The ingredients are mixed to form a dough, then rolled into balls the size of golf balls. The balls are lightly floured, then dropped in boiling water for 2-3 minutes. They are removed when they float and the water is at a rolling boil.

Lidia suggests sage-butter sauce, but one of the diners is very weight-conscious. So I'd like to offer another sauce/coulis with it that is vegetable-based.

Any ideas? I thought pesto would be too thick and strongly-flavored with this. Would a sauce made of butternut squash be okay, or would it clash with the parmigiano??

TIA!
Mezzaluna


----------



## jenni belle (Mar 10, 2005)

I was going to say a browned butter sauce until I saw your health conscious note! :blush: I, personally, am turned off by the butternut squash/Parmigiano combination, but that doesn't mean everyone else would be! 

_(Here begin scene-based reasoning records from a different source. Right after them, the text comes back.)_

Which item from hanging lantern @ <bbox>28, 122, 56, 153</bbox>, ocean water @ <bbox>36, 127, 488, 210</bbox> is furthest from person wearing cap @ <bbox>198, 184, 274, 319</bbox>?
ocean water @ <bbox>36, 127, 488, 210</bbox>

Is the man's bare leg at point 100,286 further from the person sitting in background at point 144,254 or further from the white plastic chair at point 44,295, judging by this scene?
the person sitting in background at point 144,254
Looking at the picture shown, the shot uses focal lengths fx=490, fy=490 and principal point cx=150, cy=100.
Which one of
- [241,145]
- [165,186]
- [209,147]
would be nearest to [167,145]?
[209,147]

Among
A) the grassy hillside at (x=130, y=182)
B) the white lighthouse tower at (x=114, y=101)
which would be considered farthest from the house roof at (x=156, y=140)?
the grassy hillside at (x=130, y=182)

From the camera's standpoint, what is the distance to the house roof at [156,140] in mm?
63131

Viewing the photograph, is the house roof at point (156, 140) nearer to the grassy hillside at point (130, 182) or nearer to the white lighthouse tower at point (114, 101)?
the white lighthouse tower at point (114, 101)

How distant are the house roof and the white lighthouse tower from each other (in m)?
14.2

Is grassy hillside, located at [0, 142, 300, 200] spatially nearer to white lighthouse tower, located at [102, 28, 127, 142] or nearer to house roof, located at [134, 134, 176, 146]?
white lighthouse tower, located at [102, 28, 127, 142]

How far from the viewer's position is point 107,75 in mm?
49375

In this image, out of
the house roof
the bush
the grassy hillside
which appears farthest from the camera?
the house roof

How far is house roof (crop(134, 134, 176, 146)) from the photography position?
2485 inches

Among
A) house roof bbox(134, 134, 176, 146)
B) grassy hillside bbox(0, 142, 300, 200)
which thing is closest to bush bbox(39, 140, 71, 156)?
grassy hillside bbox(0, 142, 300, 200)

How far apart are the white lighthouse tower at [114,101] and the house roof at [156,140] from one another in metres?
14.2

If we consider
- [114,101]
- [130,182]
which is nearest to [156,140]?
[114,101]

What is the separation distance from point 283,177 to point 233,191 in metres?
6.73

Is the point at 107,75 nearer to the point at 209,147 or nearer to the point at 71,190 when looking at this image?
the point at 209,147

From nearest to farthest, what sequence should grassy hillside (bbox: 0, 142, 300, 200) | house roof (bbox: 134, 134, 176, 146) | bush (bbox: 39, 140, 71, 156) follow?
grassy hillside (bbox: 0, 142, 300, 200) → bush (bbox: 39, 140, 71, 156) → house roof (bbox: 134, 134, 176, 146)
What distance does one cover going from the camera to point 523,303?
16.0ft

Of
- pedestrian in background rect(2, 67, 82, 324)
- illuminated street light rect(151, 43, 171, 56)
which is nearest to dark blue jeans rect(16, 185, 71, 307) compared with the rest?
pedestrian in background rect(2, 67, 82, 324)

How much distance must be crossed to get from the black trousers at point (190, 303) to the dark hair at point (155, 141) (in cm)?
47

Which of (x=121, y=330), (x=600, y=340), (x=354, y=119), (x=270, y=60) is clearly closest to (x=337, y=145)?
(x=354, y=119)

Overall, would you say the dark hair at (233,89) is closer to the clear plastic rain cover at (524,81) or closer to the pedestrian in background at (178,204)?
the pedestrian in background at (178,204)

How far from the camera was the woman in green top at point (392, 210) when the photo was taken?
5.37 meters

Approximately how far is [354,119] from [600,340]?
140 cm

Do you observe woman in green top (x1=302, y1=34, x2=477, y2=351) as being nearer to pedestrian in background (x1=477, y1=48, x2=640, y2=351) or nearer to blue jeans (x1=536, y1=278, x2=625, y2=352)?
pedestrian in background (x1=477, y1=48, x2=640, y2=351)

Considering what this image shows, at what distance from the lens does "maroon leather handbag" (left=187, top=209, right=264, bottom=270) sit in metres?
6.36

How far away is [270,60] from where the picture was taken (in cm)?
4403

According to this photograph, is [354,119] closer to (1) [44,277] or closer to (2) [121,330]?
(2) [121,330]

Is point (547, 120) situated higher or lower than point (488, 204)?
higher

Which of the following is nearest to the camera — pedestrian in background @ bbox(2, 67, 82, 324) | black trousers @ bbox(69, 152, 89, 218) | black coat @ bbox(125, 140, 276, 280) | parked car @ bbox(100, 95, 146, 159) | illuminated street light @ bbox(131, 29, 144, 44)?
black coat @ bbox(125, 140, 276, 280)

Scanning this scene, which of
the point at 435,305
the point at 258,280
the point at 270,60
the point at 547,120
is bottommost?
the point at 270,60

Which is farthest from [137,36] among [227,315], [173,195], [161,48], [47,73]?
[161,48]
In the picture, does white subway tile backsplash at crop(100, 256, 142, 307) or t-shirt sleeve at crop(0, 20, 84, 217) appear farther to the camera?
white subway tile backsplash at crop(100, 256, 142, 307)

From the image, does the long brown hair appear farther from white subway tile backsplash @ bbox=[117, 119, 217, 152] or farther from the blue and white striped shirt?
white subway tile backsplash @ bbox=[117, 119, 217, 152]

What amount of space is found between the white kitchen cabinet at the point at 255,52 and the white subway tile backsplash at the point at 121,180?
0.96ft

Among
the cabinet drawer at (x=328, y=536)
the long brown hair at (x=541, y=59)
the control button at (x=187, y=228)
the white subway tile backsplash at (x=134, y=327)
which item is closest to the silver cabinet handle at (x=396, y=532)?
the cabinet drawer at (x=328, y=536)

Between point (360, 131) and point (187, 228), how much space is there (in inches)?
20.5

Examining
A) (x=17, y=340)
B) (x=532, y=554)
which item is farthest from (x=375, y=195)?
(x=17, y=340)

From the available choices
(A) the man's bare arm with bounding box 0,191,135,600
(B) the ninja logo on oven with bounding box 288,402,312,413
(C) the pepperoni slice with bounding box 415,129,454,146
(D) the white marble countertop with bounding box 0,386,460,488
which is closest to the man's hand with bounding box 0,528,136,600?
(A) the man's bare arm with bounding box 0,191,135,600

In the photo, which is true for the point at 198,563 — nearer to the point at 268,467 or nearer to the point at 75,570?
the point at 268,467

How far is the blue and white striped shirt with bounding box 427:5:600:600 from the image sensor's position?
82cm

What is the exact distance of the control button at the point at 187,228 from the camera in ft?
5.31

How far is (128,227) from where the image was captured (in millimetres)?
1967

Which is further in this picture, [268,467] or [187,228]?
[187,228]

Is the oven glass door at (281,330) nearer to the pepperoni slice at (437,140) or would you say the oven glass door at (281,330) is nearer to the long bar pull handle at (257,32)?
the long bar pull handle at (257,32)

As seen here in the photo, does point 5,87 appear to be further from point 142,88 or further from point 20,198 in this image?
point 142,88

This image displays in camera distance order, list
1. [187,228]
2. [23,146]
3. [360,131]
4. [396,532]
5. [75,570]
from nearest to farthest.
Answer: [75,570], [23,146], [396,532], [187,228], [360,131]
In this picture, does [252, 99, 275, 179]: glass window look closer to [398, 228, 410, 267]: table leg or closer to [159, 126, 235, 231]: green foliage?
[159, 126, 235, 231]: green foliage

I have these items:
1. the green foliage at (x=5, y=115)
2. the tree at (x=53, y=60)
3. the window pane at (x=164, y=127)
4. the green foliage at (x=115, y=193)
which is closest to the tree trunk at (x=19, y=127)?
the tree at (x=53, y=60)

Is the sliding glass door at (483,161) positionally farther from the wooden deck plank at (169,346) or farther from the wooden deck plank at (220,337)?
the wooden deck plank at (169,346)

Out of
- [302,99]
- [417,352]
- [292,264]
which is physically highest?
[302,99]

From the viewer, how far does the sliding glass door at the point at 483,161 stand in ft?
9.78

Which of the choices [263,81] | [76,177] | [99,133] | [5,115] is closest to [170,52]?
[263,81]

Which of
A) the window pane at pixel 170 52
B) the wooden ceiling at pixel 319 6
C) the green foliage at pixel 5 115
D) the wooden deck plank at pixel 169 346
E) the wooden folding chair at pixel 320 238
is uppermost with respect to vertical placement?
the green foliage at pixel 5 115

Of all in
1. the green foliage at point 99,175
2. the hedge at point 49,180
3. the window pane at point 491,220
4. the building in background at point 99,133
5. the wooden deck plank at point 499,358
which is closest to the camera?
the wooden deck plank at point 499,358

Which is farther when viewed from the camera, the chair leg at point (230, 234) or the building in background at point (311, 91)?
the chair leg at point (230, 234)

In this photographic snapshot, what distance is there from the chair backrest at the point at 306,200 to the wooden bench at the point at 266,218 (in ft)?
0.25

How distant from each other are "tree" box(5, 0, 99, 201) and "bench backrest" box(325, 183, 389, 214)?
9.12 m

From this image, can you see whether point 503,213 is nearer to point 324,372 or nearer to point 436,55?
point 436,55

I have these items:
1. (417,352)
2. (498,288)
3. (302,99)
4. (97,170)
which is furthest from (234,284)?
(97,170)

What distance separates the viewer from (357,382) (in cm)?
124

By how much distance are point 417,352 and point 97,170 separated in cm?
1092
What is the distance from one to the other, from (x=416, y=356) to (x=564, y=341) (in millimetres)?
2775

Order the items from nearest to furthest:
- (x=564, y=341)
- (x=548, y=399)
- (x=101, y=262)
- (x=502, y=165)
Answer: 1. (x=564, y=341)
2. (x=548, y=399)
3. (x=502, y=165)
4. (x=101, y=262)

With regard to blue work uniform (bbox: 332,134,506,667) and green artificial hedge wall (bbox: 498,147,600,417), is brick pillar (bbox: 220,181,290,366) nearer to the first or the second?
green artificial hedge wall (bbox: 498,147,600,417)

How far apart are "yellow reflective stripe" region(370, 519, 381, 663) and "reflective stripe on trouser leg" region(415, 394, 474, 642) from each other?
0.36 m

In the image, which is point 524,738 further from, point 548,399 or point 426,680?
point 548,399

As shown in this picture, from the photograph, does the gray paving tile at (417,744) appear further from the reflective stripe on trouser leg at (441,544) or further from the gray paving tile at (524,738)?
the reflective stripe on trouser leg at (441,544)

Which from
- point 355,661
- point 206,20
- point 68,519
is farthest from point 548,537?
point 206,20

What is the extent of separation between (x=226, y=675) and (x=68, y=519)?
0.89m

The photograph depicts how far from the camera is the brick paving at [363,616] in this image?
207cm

What about a mushroom based sauce or even a red bell pepper based sauce? The more I think about it the more I like the red bell pepper sauce idea. That would compliment the spinach & the Parmigiano very nicely.

(Or yellow bell pepper for that matter!)


----------



## castironchef (Oct 10, 2005)

Taking jenni belle's ideas a step further, how about a yin-yang presentation of a red pepper sauce and a yellow pepper sauce?

Would look good and the tastes would be complementary to your overall dish.


----------



## cape chef (Jul 31, 2000)

Or simply toss them warm with truffle oil,milled black peppercorns and a sprinkle of sel gris.


----------



## mezzaluna (Aug 29, 2000)

Truffle oil...YUM. I like the pepper sauce idea too. Maybe I'll offer both.

Any other ideas?


----------



## mezzaluna (Aug 29, 2000)

I went with the pepper sauce. I used a recipe of Emeril's and subbed vegetable broth for chicken broth. It was delicious, and complimented the gnudi well. I was surprised how well those turned out. The recipe was 20 ounces of well-dried thawed frozen spinach, 1 egg, 1/4 cup flour, 1 pound drained ricotta and 1/4 cup grated parmesan. When I mixed it up it seemed like it wouldn't hold together but after they were lightly rolled in flour and boiled, they were perfect. I'm sure I'll make this combination again. :lips: 

Thanks for your guidance, everyone!


----------